Best practice: directing IR

Seat PG's CEO Luca Majocchi talks about taking over the directorship in 2003 after a tough few years for the company, and dealing with a credibility crisis

Managing IR efforts at Seat PG hasn’t been plain sailing. In the space of just five years the company was sold three times, culminating in 2003 when private equity bought a controlling stake from Telecom Italia. The year also marked the arrival of Luca Majocchi as company CEO.

‘When I arrived there were unsustainable revenues with significant credit issues,’ Majocchi recalls. ‘The company had missed its targets several times, disappointing the market, and its relationship with investors was poor. Short-term investors don’t like companies missing targets – they want reliability.’

Seat’s turbulent situation dates back to the dotcom crash, when the group was valued as an internet firm rather than a directories company. ‘This forced the short-term growth of the turnover,’ Majocchi explains. Between 1997 and 2001, Seat’s stock price increased from less than €1 a share to more than €6, then crashed back to €1 again post-internet bubble. ‘All this created enormous stress in the company, so it had to be rebuilt from scratch when it was bought by private equity,’ Majocchi adds. Despite market uncertainties, however, he is finding private equity a refreshing addition to the shareholder base. ‘The beauty of private equity is that it is a long-term investor, and willing to follow the company,’ he explains.

The remaining 49 percent of the company, still listed on the Borsa Italiana, is proving less straightforward. Majocchi splits these investors into two broad categories: ‘Firstly, there are the long-term investors with significant stakes of 3 percent to 5 percent, and they see the growth potential of the company post-restructuring.’ The other type of shareholders he describes as event-driven investors. ‘These are the ones creating volatility in the stock,’ Majocchi adds. In the first part of 2007, for example, Seat’s stock went up quite significantly after speculation that private equity would sell.
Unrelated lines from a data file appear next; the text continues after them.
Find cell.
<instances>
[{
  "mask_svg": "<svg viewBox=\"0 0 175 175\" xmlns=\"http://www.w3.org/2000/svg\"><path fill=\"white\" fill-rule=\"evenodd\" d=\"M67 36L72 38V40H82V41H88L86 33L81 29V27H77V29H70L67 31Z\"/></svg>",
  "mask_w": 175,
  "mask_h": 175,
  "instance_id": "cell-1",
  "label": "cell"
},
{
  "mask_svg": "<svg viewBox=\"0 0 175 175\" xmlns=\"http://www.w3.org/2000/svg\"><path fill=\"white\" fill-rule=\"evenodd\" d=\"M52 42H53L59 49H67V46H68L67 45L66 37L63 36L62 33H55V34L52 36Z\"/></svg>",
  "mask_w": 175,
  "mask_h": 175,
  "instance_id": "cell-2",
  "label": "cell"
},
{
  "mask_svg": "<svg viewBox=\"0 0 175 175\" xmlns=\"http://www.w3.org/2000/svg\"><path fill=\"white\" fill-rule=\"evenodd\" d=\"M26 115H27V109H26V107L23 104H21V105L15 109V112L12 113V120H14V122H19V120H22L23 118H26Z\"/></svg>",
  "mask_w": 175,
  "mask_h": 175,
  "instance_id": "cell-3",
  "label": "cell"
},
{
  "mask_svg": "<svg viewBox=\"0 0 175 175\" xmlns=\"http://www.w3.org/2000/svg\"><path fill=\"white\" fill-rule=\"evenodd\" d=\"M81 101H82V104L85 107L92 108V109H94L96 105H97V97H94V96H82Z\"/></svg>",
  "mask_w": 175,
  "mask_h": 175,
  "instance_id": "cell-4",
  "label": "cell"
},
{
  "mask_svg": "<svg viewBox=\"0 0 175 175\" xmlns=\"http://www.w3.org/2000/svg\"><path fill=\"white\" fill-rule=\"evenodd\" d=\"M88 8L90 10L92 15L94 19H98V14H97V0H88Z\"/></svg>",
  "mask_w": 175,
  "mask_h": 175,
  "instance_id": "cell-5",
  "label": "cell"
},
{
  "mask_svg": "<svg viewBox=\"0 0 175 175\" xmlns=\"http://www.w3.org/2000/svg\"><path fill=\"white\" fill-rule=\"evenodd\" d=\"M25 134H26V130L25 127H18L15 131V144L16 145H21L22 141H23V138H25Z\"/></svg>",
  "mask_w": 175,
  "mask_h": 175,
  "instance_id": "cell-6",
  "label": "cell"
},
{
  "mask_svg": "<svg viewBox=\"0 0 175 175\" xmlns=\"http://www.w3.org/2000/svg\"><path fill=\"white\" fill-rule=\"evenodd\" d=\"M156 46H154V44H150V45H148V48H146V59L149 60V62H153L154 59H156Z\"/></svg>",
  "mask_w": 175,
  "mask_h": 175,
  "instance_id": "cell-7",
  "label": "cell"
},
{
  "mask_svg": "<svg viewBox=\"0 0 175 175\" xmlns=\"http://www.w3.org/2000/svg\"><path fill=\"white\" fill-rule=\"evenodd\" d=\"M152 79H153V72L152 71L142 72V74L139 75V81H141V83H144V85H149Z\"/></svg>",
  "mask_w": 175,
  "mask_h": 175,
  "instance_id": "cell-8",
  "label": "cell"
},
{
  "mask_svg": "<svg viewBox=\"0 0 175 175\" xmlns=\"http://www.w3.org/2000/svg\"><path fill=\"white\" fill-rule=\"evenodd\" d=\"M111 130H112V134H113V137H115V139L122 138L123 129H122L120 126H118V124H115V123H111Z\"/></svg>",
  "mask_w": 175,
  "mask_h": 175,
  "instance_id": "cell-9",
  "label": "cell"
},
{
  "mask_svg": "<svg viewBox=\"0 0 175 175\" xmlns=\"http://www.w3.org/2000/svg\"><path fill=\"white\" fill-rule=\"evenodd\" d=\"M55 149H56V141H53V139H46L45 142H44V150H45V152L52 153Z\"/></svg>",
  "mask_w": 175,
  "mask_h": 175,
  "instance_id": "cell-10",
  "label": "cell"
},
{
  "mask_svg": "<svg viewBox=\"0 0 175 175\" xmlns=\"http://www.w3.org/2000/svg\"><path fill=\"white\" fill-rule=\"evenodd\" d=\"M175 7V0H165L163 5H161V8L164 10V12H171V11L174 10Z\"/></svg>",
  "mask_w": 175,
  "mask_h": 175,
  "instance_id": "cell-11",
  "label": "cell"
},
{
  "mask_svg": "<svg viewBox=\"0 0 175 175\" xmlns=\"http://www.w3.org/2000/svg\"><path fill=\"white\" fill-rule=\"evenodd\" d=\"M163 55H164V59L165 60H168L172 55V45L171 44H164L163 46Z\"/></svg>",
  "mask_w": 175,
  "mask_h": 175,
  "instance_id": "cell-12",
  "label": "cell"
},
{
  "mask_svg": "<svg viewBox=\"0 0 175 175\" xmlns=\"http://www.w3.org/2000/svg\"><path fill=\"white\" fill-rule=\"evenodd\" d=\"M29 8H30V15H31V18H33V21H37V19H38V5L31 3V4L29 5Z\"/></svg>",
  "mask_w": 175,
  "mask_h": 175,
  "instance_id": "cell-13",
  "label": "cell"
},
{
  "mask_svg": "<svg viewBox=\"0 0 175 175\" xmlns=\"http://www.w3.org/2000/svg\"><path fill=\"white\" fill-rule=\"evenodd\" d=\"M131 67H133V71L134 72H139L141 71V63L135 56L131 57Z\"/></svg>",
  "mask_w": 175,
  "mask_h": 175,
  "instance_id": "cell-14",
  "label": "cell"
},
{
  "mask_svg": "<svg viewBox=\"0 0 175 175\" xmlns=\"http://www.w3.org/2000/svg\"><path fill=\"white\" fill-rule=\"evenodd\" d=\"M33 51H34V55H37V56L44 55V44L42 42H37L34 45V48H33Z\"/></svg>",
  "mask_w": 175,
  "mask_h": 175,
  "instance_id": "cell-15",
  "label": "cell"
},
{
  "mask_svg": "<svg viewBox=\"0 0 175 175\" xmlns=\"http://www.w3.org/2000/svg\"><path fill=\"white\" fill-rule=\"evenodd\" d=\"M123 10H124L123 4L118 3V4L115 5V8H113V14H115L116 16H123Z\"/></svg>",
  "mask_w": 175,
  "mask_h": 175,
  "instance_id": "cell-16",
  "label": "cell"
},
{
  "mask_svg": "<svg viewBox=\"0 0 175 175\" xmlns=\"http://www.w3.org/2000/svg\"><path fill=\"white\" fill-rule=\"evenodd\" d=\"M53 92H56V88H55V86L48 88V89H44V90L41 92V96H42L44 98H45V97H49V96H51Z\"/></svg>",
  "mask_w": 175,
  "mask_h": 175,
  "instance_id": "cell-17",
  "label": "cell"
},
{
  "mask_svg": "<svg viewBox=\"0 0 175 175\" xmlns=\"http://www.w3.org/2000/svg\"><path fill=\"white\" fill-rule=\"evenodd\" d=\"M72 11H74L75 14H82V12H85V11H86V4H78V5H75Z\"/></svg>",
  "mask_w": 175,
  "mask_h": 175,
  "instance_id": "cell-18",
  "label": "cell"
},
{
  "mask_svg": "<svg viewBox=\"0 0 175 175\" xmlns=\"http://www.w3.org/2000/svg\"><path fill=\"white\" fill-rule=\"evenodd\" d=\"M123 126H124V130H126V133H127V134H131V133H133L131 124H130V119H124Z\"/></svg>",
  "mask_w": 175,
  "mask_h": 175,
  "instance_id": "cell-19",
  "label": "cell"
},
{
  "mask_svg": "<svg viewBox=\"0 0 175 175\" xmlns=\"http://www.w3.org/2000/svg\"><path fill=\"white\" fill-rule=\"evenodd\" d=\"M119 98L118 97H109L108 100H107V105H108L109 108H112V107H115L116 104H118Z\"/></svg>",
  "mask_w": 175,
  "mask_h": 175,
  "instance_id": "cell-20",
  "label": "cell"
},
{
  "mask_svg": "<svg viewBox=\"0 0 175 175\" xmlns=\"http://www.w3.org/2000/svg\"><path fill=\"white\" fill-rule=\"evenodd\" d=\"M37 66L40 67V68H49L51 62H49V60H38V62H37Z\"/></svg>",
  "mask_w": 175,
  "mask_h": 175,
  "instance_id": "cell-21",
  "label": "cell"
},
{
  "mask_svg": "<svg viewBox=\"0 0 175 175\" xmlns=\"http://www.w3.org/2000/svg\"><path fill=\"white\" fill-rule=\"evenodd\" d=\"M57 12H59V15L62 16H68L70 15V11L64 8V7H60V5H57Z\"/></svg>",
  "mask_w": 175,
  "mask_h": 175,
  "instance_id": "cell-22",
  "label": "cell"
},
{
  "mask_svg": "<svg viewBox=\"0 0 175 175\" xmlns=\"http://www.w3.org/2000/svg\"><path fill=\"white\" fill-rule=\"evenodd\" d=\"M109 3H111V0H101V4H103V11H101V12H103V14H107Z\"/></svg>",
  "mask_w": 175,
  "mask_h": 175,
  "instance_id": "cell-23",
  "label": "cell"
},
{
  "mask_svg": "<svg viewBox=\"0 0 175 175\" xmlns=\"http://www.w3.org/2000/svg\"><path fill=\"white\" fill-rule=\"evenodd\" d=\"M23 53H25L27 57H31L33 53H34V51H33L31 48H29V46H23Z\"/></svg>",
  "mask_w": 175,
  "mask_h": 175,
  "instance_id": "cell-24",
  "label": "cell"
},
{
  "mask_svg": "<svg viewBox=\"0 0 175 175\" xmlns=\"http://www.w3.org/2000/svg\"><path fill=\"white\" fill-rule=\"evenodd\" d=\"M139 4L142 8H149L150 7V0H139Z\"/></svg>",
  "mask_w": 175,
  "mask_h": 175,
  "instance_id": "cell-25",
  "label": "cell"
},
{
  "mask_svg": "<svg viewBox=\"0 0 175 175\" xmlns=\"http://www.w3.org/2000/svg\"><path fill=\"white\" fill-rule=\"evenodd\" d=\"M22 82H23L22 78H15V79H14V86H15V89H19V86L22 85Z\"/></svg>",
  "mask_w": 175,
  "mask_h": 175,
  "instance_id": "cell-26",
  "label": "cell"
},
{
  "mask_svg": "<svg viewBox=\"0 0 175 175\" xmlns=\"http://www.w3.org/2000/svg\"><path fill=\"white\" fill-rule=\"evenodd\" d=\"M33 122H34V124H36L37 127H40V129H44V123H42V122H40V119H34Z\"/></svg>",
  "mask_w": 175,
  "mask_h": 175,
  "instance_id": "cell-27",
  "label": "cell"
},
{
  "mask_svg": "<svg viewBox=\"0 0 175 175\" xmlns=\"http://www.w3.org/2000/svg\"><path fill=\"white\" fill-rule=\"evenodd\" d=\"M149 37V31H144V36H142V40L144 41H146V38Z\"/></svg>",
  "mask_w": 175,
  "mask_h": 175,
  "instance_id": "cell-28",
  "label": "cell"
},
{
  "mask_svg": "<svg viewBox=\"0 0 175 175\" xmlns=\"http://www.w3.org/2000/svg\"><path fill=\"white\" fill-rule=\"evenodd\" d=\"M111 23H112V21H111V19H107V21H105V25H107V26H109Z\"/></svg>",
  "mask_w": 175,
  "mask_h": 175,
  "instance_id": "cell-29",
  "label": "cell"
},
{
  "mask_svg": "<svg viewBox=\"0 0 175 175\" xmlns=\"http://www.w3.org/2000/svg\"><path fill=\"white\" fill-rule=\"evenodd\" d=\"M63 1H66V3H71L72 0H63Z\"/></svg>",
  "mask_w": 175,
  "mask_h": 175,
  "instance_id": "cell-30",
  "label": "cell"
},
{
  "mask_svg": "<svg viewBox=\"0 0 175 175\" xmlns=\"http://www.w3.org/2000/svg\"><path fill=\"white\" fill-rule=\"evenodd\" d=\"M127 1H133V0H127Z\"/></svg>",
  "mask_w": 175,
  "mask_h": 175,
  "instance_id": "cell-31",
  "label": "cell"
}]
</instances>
When the sale was no longer an option, the stock price crashed as there was no other event in the short term.

Credibility crisis
Majocchi is all too aware that the company’s depressed stock price is down to a lack of investor confidence. And while he realizes restoring investor confidence is not going to happen overnight, he remains optimistic. ‘I think we are at the peak of this credibility crisis,’ he says, ‘but we’re going to have to achieve our targets for several quarters before we see confidence returning.’

A recent revival of analyst confidence in the directories sector should help Seat’s reputation. ‘A couple of years ago analysts were very negative about directories because of internet heavyweights like Google, Yahoo! and Microsoft,’ comments Majocchi. ‘Now the financial community is split between those who feel directories are likely to be leaders in local search and those who continue to believe internet sources are the way forward. The key lesson from this is for directory businesses to have an active internet strategy.’

Yet analyst recognition doesn’t always suffice. As Majocchi admits, directories form part of a niche sector and the individual companies are fairly small. ‘It’s difficult to make investors understand the sector and there is only a small pool of analysts focused on directories, who don’t find it easy, either,’ he notes.

To counter this lack of awareness, Seat’s IR department has been busy teaching investors about the complexities of the business and how it operates in 12-month cycles. ‘It does this via detailed results presentations and annual investor days that give updates on business fundamentals and the competitive landscape,’ says Majocchi. ‘I devote significant time to IR and take part in our quarterly forward presentations, which we do as a video conference. I also give at least one or two physical presentations, hold one-to-ones and give information at investor conferences hosted by investment banks.’

Fortunately for Majocchi, the majority of the company rests in the hands of stable investors who are happy to wait until calmer times. ‘They trust in the company, and they believe it has a good future,’ he concludes.